(Supplied data Opens)
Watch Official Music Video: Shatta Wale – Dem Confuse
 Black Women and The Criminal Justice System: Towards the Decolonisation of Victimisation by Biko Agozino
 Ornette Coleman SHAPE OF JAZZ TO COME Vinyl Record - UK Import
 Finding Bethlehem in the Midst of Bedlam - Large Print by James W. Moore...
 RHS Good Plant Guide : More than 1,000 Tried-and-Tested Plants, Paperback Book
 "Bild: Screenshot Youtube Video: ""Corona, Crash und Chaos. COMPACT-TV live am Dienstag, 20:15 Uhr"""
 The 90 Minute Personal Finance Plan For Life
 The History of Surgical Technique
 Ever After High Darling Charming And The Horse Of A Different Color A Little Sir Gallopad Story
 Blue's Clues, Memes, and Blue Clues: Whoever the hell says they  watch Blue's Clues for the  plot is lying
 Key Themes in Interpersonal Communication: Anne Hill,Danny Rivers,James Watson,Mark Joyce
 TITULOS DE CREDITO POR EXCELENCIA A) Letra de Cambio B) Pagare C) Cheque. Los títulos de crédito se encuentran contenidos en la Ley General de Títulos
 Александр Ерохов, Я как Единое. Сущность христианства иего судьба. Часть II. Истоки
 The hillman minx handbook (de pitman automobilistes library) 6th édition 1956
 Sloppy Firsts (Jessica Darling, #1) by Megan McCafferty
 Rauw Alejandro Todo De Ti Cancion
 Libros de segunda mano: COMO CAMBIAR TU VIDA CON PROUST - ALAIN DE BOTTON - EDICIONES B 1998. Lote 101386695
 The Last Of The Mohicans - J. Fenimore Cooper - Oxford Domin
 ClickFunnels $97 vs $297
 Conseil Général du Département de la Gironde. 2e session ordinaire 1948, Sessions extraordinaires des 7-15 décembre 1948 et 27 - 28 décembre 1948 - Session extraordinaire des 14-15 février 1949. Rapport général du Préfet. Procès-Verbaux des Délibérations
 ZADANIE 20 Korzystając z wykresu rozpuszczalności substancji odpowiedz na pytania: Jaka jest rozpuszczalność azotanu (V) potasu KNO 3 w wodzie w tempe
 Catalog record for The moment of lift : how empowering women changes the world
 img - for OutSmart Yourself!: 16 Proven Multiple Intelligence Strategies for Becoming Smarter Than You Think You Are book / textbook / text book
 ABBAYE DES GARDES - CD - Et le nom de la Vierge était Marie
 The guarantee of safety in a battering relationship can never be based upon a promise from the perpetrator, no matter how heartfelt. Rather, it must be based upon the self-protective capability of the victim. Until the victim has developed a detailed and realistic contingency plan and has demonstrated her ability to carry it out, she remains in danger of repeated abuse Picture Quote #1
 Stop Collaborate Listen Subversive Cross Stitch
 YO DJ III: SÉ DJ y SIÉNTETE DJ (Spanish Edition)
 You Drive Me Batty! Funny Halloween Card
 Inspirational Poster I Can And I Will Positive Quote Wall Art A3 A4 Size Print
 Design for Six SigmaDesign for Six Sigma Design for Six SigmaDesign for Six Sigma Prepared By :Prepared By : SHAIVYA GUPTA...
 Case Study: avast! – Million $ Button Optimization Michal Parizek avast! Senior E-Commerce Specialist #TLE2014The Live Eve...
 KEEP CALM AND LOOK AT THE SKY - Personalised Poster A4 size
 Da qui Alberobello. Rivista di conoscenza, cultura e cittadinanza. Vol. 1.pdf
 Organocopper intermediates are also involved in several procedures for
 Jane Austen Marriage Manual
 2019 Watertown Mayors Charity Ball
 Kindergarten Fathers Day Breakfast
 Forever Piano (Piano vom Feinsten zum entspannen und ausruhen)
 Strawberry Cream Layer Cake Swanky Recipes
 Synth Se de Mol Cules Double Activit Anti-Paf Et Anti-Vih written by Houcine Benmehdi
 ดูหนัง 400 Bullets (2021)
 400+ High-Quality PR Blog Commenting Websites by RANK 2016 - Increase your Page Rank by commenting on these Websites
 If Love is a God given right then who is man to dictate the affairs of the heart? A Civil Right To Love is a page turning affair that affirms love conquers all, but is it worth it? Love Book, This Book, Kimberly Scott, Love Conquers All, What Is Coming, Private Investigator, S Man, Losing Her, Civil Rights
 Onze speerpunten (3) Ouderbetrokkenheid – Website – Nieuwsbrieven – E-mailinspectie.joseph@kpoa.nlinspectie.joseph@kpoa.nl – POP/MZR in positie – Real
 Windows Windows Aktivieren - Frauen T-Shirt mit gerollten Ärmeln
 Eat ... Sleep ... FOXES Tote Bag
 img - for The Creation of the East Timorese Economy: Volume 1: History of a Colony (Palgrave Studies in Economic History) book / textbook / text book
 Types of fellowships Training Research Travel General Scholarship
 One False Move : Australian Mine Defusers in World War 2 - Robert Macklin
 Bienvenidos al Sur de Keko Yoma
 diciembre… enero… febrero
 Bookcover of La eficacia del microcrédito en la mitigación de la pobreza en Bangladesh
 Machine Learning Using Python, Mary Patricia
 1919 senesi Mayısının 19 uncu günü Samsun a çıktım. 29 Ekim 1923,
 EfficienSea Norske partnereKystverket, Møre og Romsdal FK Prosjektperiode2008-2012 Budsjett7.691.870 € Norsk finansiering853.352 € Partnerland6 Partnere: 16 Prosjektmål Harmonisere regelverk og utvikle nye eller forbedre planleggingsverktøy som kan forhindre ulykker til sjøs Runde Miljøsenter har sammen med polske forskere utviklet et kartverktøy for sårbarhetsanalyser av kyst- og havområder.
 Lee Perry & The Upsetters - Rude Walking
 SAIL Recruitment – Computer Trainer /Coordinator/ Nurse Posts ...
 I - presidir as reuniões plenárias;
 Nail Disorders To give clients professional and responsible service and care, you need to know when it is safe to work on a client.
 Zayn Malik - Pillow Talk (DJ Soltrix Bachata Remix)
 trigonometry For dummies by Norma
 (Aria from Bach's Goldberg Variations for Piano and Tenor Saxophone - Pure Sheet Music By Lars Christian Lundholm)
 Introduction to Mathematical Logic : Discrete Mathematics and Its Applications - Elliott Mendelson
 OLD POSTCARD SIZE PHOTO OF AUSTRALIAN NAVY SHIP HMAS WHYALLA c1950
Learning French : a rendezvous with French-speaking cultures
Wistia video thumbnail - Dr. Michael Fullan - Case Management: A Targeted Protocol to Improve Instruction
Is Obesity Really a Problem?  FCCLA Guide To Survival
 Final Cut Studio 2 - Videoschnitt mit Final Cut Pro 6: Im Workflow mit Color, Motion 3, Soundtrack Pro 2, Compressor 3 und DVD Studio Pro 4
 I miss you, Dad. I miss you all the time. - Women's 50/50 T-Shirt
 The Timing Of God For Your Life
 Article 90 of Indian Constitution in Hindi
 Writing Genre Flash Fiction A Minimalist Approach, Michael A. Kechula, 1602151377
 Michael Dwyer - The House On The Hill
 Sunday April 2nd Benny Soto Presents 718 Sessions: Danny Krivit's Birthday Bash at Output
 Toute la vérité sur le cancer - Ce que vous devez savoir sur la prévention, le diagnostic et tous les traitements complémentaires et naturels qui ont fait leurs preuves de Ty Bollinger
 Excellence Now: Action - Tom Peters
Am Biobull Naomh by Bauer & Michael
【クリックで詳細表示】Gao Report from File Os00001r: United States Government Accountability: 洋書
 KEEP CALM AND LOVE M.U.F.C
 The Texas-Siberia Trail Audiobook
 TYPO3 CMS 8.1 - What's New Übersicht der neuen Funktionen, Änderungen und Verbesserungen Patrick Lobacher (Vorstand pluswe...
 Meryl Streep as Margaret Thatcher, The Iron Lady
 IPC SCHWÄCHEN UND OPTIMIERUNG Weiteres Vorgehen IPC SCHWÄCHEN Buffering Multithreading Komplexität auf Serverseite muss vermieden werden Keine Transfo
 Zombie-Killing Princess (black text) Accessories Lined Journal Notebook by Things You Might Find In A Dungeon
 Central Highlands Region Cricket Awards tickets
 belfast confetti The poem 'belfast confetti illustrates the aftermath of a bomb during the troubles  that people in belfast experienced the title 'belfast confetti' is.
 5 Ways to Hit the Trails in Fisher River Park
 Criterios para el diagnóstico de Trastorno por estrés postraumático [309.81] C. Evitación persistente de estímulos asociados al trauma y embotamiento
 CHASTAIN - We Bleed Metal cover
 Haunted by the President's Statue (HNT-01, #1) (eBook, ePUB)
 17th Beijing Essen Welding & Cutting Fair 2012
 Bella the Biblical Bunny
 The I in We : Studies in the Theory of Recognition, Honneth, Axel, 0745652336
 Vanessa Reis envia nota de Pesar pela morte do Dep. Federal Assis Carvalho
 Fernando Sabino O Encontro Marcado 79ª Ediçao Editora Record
(Supplied data Closes)
● **Work item**:
From the data above, output exactly the lines between the one containing "Organocopper intermediates are" and the one containing "Synth Se de", counting both of them.

● **Finished exercise**:
 Organocopper intermediates are also involved in several procedures for
 Jane Austen Marriage Manual
 2019 Watertown Mayors Charity Ball
 Kindergarten Fathers Day Breakfast
 Forever Piano (Piano vom Feinsten zum entspannen und ausruhen)
 Strawberry Cream Layer Cake Swanky Recipes
 Synth Se de Mol Cules Double Activit Anti-Paf Et Anti-Vih written by Houcine Benmehdi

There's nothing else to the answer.